OREGON Sections 316.683 and 316-680 of the Oregon Revised Statutes and Oregon
Administrative Rule Section 150-316.680-(B) provide that "state exempt-interest
dividends" that are paid by a regulated investment company, such as the Oregon
Fund, and designated by it as such in a written notice mailed to its
shareholders not later than 60 days after the close of its taxable year will be
excluded from the shareholders' income for purposes of Oregon's personal income
tax. "State exempt-interest dividends" include distributions of interest
attributable both to obligations of the state of Oregon and its political
subdivisions and to obligations of the U.S., its territories (including Puerto
Rico, Guam and the Virgin Islands) and possessions of any U.S. authority,
commission or instrumentality. Corporate shareholders generally are subject to
the Oregon corporation excise and income tax on distributions from the fund.
Dividends paid from interest earned on indirect U.S. government obligations
(GNMAs, FNMAs, etc.) or obligations of other states and their political
subdivisions are fully taxable. To the extent that such taxable investments are
made by the fund for temporary or defensive purposes, the distributions will be
taxable.

Any distributions of capital gain earned by the fund are included in each
shareholder's Oregon taxable income as dividend income and capital gain,
respectively, and are taxed at ordinary income tax rates. However, a shareholder
may defer gain on the sale or other disposition of a capital asset by
reinvesting in a qualified investment fund within six months.

PENNSYLVANIA Sections 301 and 303 of the Tax Reform Code of Pennsylvania states
that interest income derived from obligations that are statutorily free from
state or local taxation under the laws of the Commonwealth of Pennsylvania or
under the laws of the U.S. is exempt from state personal income tax. Such exempt
obligations include obligations issued by the Commonwealth of Pennsylvania, any
public authority, commission, board or other state agency, any political
subdivision of the state or its public authority, and exempt obligations of the
U.S. or its territories (including Puerto Rico, Guam and the Virgin Islands).
Sections 301 and 303 of the Code of Pennsylvania states that interest derived by
an investment trust, such as the Pennsylvania Fund, from such exempt obligations
is not subject to state, personal or corporate net income tax. Fund
distributions and the value of fund shares, however, generally are included in
the tax base in determining the corporation capital stock or foreign franchise
tax. Distributions paid from interest earned on indirect U.S. government
obligations (GNMAs, FNMAs, etc.) or obligations of other states and their
political subdivisions are fully taxable. To the extent that such taxable
investments are made by the fund for temporary or defensive purposes, the
distributions will be taxable. Distributions paid by the fund also are generally
exempt from the Philadelphia School District Investment Income Tax.

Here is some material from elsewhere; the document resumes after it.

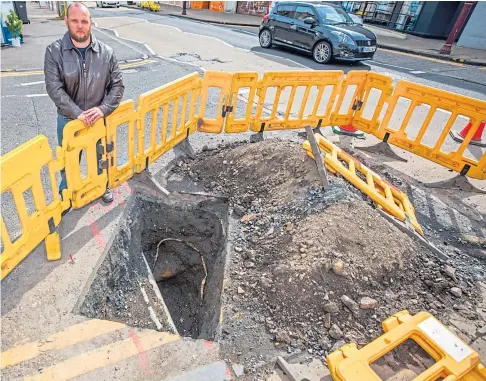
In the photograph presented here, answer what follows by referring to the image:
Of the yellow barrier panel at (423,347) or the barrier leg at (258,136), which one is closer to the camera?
the yellow barrier panel at (423,347)

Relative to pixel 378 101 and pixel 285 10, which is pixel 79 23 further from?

Any distributions of net short-term and long-term capital gain earned by the
fund are included in each shareholder's Pennsylvania taxable income and are
taxed at ordinary income tax rates.

Shareholders of the fund who are subject to the Pennsylvania personal property
tax in their county of residence will be exempt from county personal property
tax to the extent that the portfolio of the fund consists of exempt obligations
described above on the annual assessment date of January 1. Information
regarding the portion of the value of the shares, if any, which is subject to
the Pennsylvania personal property tax will be provided to shareholders of the
fund.

PUERTO RICO For U.S. citizens and residents, exempt-interest dividends received
from the Puerto Rico Fund generally are exempt from U.S. federal and state
personal income taxation in all states that impose an income tax, pursuant to
section 103 of the Internal Revenue Code and 31 U.S.C. section 3124. For Puerto
Rico taxpayers, exempt-interest dividends, to the extent derived from Puerto
Rico, Guam and Virgin Island obligations, generally will be exempt from Puerto
Rico taxation pursuant to a ruling received by the fund dated May 24, 1996.